Task requirements → Beginning at the line containing "order: Artiodactyla", output every line to the end of the data below exactly as it appears.

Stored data
┄┄┄┄┄┄┄┄┄┄┄┄┄┄┄┄┄┄┄┄

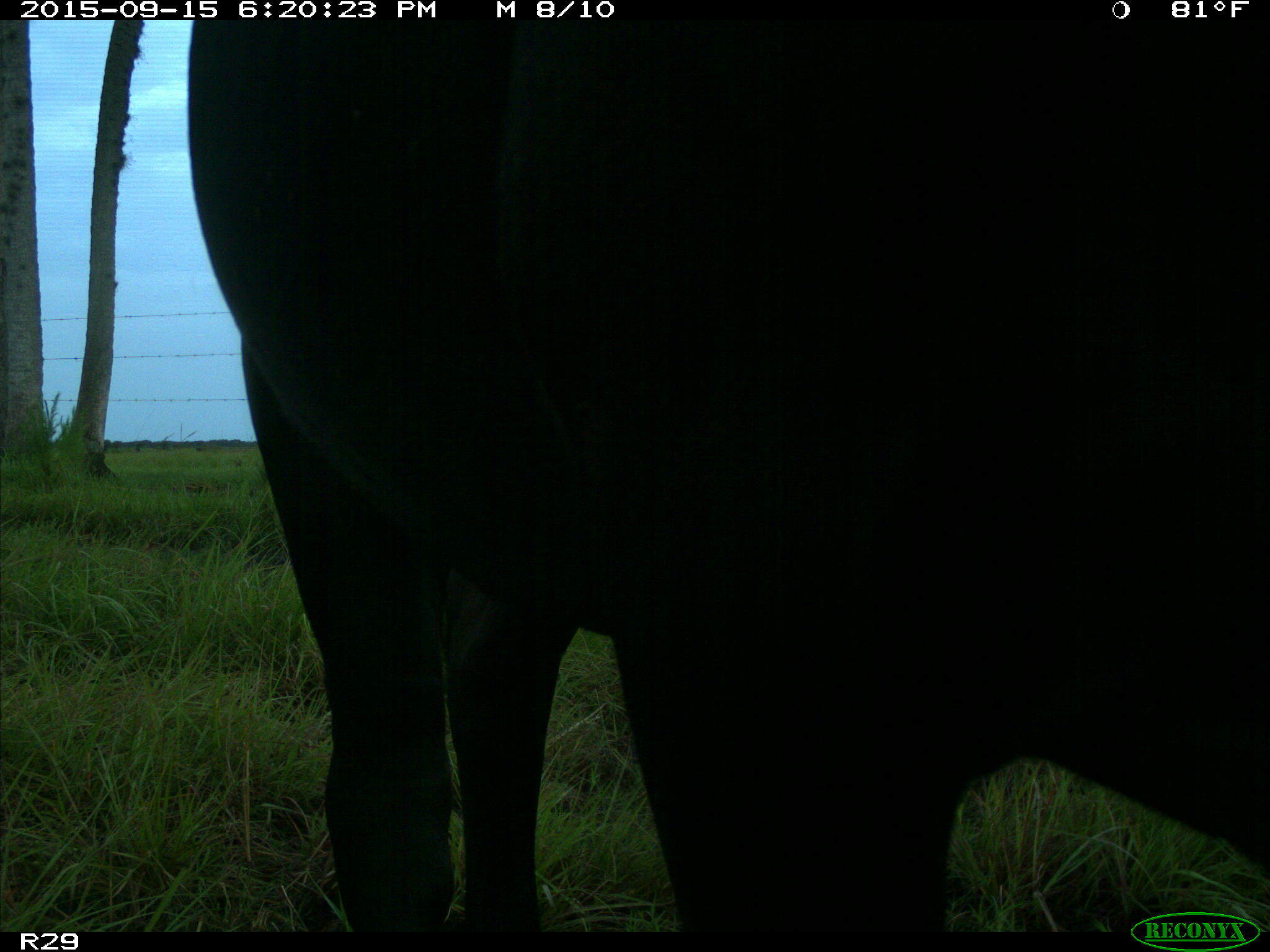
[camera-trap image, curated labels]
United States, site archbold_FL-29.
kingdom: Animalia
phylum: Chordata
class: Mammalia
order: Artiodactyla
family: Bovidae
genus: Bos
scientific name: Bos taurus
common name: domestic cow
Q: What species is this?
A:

┄┄┄┄┄┄┄┄┄┄┄┄┄┄┄┄┄┄┄┄

Solution for this task →
order: Artiodactyla
family: Bovidae
genus: Bos
scientific name: Bos taurus
common name: domestic cow
Q: What species is this?
A:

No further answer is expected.